The full text of the Resolutions to be proposed at the Extraordinary General Meeting is set out in the Notice of EGM at the end of this document. Resolutions 1, 2, 3 and 4 will be proposed as special resolutions and the passing of such Resolutions will require a 75 per cent. majority of the votes cast in person or by proxy and Resolutions 5 and 6 will be proposed as ordinary resolutions and the passing of such Resolutions will require a simple majority of the votes cast in person or by proxy. The Cancellation Resolution and the Liquidation Resolutions are inter-conditional, meaning that each of them will only take effect, and the Cancellation and Liquidation will only be implemented, if they are each approved by the requisite majority of Shareholders' votes at the EGM. The resolution authorising the Liquidators to donate de minimis final distribution amounts to a registered charity or charities is conditional on the passing of both the Cancellation Resolution and the Liquidation Resolutions.
A copy of the Notice of EGM is available for inspection on the Company's website, www.weisskoreaopportunityfund.com, and will be made available for inspection from the Company Secretary during normal business hours (Saturdays, Sundays and public holidays excepted) from the date of this document up to and including the date of the EGM and at the place of the EGM for at least 15 minutes before and during the EGM. The Company Secretary can be contacted at Northern Trust International Fund Administration Services (Guernsey) Limited, Trafalgar Court, Les Banques, St Peter Port, Guernsey, GY1 3QL.
Action to be taken by Shareholders
All Shareholders are encouraged to vote in favour of the Resolutions to be proposed at the EGM. Whether or not Shareholders intend to be present at the EGM, they are requested to appoint a proxy to vote on the Resolutions being proposed at the EGM and may do so:
· via the Investor Centre app or by accessing the web browser at https://uk.investorcentre.mpms.mufg.com/;
· by requesting a hard copy Form of Proxy directly from the Registrar; or
· in the case of CREST members, by utilising the CREST electronic proxy appointment service.
In order for a proxy appointment to be valid, Shareholders must ensure that they have recorded proxy details using one of the methods set out above in accordance with the procedures set out in the notes to the Notice of EGM at the end of this document by 10.00 a.m. on 16 December 2025. The appointment of a proxy will not preclude a Shareholder from attending and voting in person at the EGM if they wish to do so.
Recommendation
The Board considers the Proposals and the Resolutions to be in the best interests of the Company and Shareholders as a whole.
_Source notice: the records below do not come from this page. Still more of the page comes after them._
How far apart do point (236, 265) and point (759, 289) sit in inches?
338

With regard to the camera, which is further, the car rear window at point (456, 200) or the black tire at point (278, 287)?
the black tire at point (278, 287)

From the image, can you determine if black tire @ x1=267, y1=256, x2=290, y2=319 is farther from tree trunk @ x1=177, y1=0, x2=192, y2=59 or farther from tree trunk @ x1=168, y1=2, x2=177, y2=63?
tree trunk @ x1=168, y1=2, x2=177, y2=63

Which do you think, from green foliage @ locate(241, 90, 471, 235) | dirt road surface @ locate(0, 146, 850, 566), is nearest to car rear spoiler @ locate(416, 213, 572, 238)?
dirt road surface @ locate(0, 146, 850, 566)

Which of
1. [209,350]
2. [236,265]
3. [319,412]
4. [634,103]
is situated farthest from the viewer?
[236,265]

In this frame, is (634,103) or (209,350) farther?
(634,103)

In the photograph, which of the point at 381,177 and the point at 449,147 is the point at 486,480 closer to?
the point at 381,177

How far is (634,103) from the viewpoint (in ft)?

Accordingly, the Board unanimously recommends Shareholders vote in favour of the Resolutions to be proposed at the EGM, as they intend to do in respect of their own beneficial holdings which, as at 27 November 2025, being the latest practicable date prior to the publication of this document, amount in aggregate to 433 Shares, representing approximately 0.01 per cent. of the Company's existing issued share capital (excluding any Shares held in treasury).
As a result of the further compulsory redemption of Shares expected to complete after close of business on 1 December 2025, the Directors will own less Shares than as stated in this paragraph 5 such that the Directors intend to vote in favour of the Resolutions to be proposed at the Extraordinary General Meeting in respect of their beneficial holdings of Shares as at the date of the Extraordinary General Meeting.